::: Given passage
Why this scenario is confusing

The dependency service may be healthy while the resolution path is broken somewhere between the Container Apps environment, private DNS zone linkage, and the private endpoint network path. Cached results can also make the issue appear intermittent rather than deterministic.

Troubleshooting decision flow

flowchart TD
    A[Dependency unreachable from app] --> B{Hostname resolves to private IP?}
    B -->|No| C[Fix private DNS zone and VNet link]
    B -->|Yes| D{TCP path to endpoint works?}
    D -->|No| E[Fix NSG or route to private endpoint subnet]
    D -->|Yes| F[Investigate app auth or protocol settings]
    C --> G[Retest from container]
    E --> G
    F --> G

2. Common Misreadings

  • "Dependency service is down." Service may be healthy while DNS path is broken.
  • "It worked once, so DNS is fine." Cached lookups can hide intermittent forwarding issues.

3. Competing Hypotheses

Hypothesis Typical Evidence For Typical Evidence Against
H1: Missing private DNS zone link Hostname resolves publicly or not at all Correct private IP resolution from container
H2: DNS forwarder misconfiguration Random NXDOMAIN/timeout for private zones Stable resolution across replicas
H3: NSG or UDR blocks DNS or endpoint path DNS lookup or TCP checks timeout Network flow logs show allowed path

4. What to Check First

Metrics

  • Dependency timeout metrics and error-rate increase after network changes.

Logs

let AppName = "ca-myapp";
ContainerAppConsoleLogs_CL
| where ContainerAppName_s == AppName
| where Log_s has_any ("name resolution", "NXDOMAIN", "timeout", "Temporary failure")
| project TimeGenerated, RevisionName_s, ReplicaName_s, Log_s
| order by TimeGenerated desc

Platform Signals

az containerapp env show --name "$ENVIRONMENT_NAME" --resource-group "$RG" --query "properties.vnetConfiguration" --output json
az network private-dns link vnet list --resource-group "$RG" --zone-name "privatelink.azurecr.io" --output table

5. Evidence to Collect

Required Evidence

Evidence Command/Query Purpose
Environment VNet config az containerapp env show --name "$ENVIRONMENT_NAME" --resource-group "$RG" --query "properties.vnetConfiguration" --output json Confirm the environment network context
Private DNS VNet links az network private-dns link vnet list --resource-group "$RG" --zone-name "privatelink.azurecr.io" --output table Check whether required private DNS zones are linked
In-container resolution test az containerapp exec --name "$APP_NAME" --resource-group "$RG" --command "python -c 'import socket; print(socket.getaddrinfo(\"myregistry.azurecr.io\", 443))'" Observe actual name resolution from the running app context
Private endpoint inventory az network private-endpoint list --resource-group "$RG" --output table Confirm the dependency exposes private endpoints
Private DNS zone inventory az network private-dns zone list --resource-group "$RG" --output table Confirm expected private DNS zones exist
DNS failure KQL KQL on ContainerAppConsoleLogs_CL Correlate resolution failures with revisions and replicas

Useful Context

  • Which dependency is behind the private endpoint
  • Expected private DNS zone names and link targets
  • Whether a custom DNS forwarder is in the path
  • Recent VNet, DNS, or private endpoint changes

Observed healthy app-side baseline before isolating DNS path:

[
  {
    "name": "ca-myapp--0000001-646779b4c5-bhc2v",
    "properties": {
      "containers": [{ "name": "ca-myapp", "ready": true, "restartCount": 0, "runningState": "Running" }],
      "runningState": "Running"
::::::
**Required action A:**
Edit the troubleshooting guide from "2. Common Misreadings" to "intermittent forwarding issues.", putting "Stale lookups" in place of "Cached lookups".
**Required action B:**
List every search term the log query in the troubleshooting guide passes to has_any.
**Required action C:**
Answer from the troubleshooting guide:
(i) Which private DNS zone name appears in the commands?
(ii) What is the typical evidence against the DNS forwarder misconfiguration hypothesis?
(iii) What value does the log query assign to AppName?
The material has no role in any task.
::: Data shown
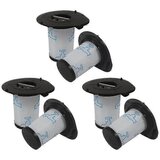 INORCO 6 kosov pralni HEPA filter za Zr009002 Rh9252 Rh9276 Rh9286 Rh92 nadomestni deli sesalnika, (21851429) Cene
::::::
**Response area A:**
2. Common Misreadings

  • "Dependency service is down." Service may be healthy while DNS path is broken.
  • "It worked once, so DNS is fine." Stale lookups can hide intermittent forwarding issues.

**Response area B:**
"name resolution", "NXDOMAIN", "timeout", "Temporary failure"

**Response area C:**
(i) privatelink.azurecr.io
(ii) Stable resolution across replicas
(iii) "ca-myapp"